**THE TASK:**
Continue the discussion of the Bermuda insurance market below, picking up after its final sentence.
*** EXTRACTED TEXT ***
Reeves: Rate reductions on cat-exposed, direct property accounts have slowed considerably in the recent past to the point whereby average rating is now flat. However, only time will tell regarding the lasting affects of the well-publicised property catastrophe losses in Q1 2011 on the direct property market. The excess casualty market is generally stable at present; however, the energy and utility sectors have recently experienced significant loss activity, especially in the pipeline and off-shore drilling areas, consequently these areas are seeing hardening pricing and terms. In financial lines, D&O— particularly commercial D&O accounts—are still showing the largest rate reductions due to abundant capacity.

The market for financial institutions has become more stable following significant recent increases; however, even in this industry segment, there is a surplus of capacity. What are the major challenges facing the Bermuda market and how are brokers looking to head down these issues?

Withers-Clarke: The major issue of US tax regulation is somewhat out of the brokers’ hands, but the Association of Bermuda Insurers and Reinsurers (ABIR) has done a good job of raising awareness of the potential consequences of the Neal Bill.

The entire insurance and reinsurance market is in the midst of a softening market and Bermuda is no exception. As brokers, our role in the Bermuda market is to continue to grow premium inflow across multiple lines of business and to find reinsurance solutions that help our clients throughout every stage of the market.
*** End of EXTRACTED TEXT ***
*** SOURCE MATERIAL ***
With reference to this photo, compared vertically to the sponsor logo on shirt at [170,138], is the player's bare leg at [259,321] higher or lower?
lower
*** End of SOURCE MATERIAL ***
**TASK RESULT:**
Reeves: Global overcapacity exists in many industry sectors and product lines, which offers a great deal of choice for clients. From a Bermudian carrier perspective, global portfolio diversification strategies at the corporate level often involve platforms other than Bermuda and, indeed, Bermuda’s exclusivity regarding ‘signature’ products has been eroded as these are now regularly replicated onshore.

For many years, a key strength of the Bermudian marketplace has been the ability to provide significant capacity and to quickly develop and bring to market new products. Examples include the development of employment practices liability coverage, significant coverage advances in Side A D&O, the development of the occurrences reported casualty form and its unique coverage grants, and the development of pandemic and nuclear, chemical, biological and radiological (NCBR) coverage within the property market.

Today, Bermuda’s brokers are encouraging carriers to offer an increasing variety of client solutions and to diversify by expanding their suite of complementary products in order to maintain and grow gross written premium. Enhancements to products recall coverage and the development of a market for trade credit risk are both examples of this.

Mather: The main challenge for the Bermuda market is the market cycle. Bermuda traditionally fairs very well in a hard market and quietens down in a soft market, which goes back to people not being prepared to follow the market down.

From a broking perspective, Miller adopted a different view from other companies, which is why we set up a representative office rather than a transactional hub. I am seeing other brokers with transactional offices having to make redundancies or simply not replacing employees when they leave. The way Miller has approached things is to make sure all of our people in London use the Bermuda market as and when they need to, and the role of the office is to ensure that we stay fully in touch with the market. This offers our clients continuity of service and a single point of contact. We look at the placement first and make use of whichever markets are best suited. It is a collaborative effort that seeks our best options for the client from the worldwide insurance markets.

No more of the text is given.